● Task description
Each line should be copied exactly.

--- START Recorded information ---

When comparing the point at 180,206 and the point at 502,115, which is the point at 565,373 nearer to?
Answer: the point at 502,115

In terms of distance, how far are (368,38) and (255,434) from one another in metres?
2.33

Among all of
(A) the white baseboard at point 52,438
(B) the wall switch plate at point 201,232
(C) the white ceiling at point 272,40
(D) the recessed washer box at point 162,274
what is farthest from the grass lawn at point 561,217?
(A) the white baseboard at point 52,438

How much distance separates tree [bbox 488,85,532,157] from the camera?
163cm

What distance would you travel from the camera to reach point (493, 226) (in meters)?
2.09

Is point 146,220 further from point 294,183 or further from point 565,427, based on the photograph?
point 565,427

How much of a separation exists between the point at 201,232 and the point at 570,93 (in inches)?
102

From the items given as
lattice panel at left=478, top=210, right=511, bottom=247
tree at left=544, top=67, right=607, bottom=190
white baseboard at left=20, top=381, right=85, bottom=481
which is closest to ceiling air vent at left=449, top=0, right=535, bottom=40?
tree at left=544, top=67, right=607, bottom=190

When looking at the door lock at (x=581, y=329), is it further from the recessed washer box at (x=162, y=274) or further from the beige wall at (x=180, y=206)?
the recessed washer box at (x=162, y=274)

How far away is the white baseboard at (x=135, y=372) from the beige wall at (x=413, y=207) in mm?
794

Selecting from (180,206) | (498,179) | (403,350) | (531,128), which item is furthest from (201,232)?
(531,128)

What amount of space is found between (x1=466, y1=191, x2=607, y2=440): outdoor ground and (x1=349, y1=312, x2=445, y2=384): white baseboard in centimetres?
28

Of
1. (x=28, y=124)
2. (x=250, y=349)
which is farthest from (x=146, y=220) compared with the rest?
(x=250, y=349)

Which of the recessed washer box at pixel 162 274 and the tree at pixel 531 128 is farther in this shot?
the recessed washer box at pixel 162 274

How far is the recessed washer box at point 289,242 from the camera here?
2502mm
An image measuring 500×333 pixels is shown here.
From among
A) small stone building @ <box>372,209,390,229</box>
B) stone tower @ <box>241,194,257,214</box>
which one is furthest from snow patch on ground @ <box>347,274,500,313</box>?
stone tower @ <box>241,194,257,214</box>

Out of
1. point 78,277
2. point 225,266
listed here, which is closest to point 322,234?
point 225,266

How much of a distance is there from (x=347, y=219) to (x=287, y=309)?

--- END Recorded information ---

● Answer to this task
When comparing the point at 180,206 and the point at 502,115, which is the point at 565,373 nearer to?
Answer: the point at 502,115

In terms of distance, how far are (368,38) and (255,434) from one another in metres?
2.33

Among all of
(A) the white baseboard at point 52,438
(B) the wall switch plate at point 201,232
(C) the white ceiling at point 272,40
(D) the recessed washer box at point 162,274
what is farthest from the grass lawn at point 561,217?
(A) the white baseboard at point 52,438

How much distance separates tree [bbox 488,85,532,157] from the camera?
163cm

What distance would you travel from the camera to reach point (493, 226) (in meters)?
2.09

Is point 146,220 further from point 294,183 or further from point 565,427, based on the photograph?
point 565,427

How much of a separation exists between the point at 201,232 and the point at 570,93 (in inches)?
102

From the items given as
lattice panel at left=478, top=210, right=511, bottom=247
tree at left=544, top=67, right=607, bottom=190
white baseboard at left=20, top=381, right=85, bottom=481
which is closest to ceiling air vent at left=449, top=0, right=535, bottom=40?
tree at left=544, top=67, right=607, bottom=190

When looking at the door lock at (x=581, y=329), is it further from the recessed washer box at (x=162, y=274) or further from the beige wall at (x=180, y=206)?
the recessed washer box at (x=162, y=274)

How far away is the white baseboard at (x=135, y=372) from the beige wall at (x=413, y=207) in mm?
794

Selecting from (180,206) | (498,179) | (403,350) | (531,128), which item is furthest from (201,232)?
(531,128)

What amount of space is found between (x1=466, y1=191, x2=607, y2=440): outdoor ground and (x1=349, y1=312, x2=445, y2=384): white baseboard in centimetres?
28

Of
1. (x=28, y=124)
2. (x=250, y=349)
which is farthest from (x=146, y=220) compared with the rest?
(x=250, y=349)

Which of the recessed washer box at pixel 162 274 and the tree at pixel 531 128 is farther in this shot?
the recessed washer box at pixel 162 274

How far is the recessed washer box at point 289,242 from the camera here?
2502mm
An image measuring 500×333 pixels is shown here.
From among
A) small stone building @ <box>372,209,390,229</box>
B) stone tower @ <box>241,194,257,214</box>
which one is furthest from snow patch on ground @ <box>347,274,500,313</box>?
stone tower @ <box>241,194,257,214</box>

Out of
1. point 78,277
2. point 225,266
listed here, which is closest to point 322,234?
point 225,266

How much of a distance is there from (x=347, y=219) to (x=287, y=309)?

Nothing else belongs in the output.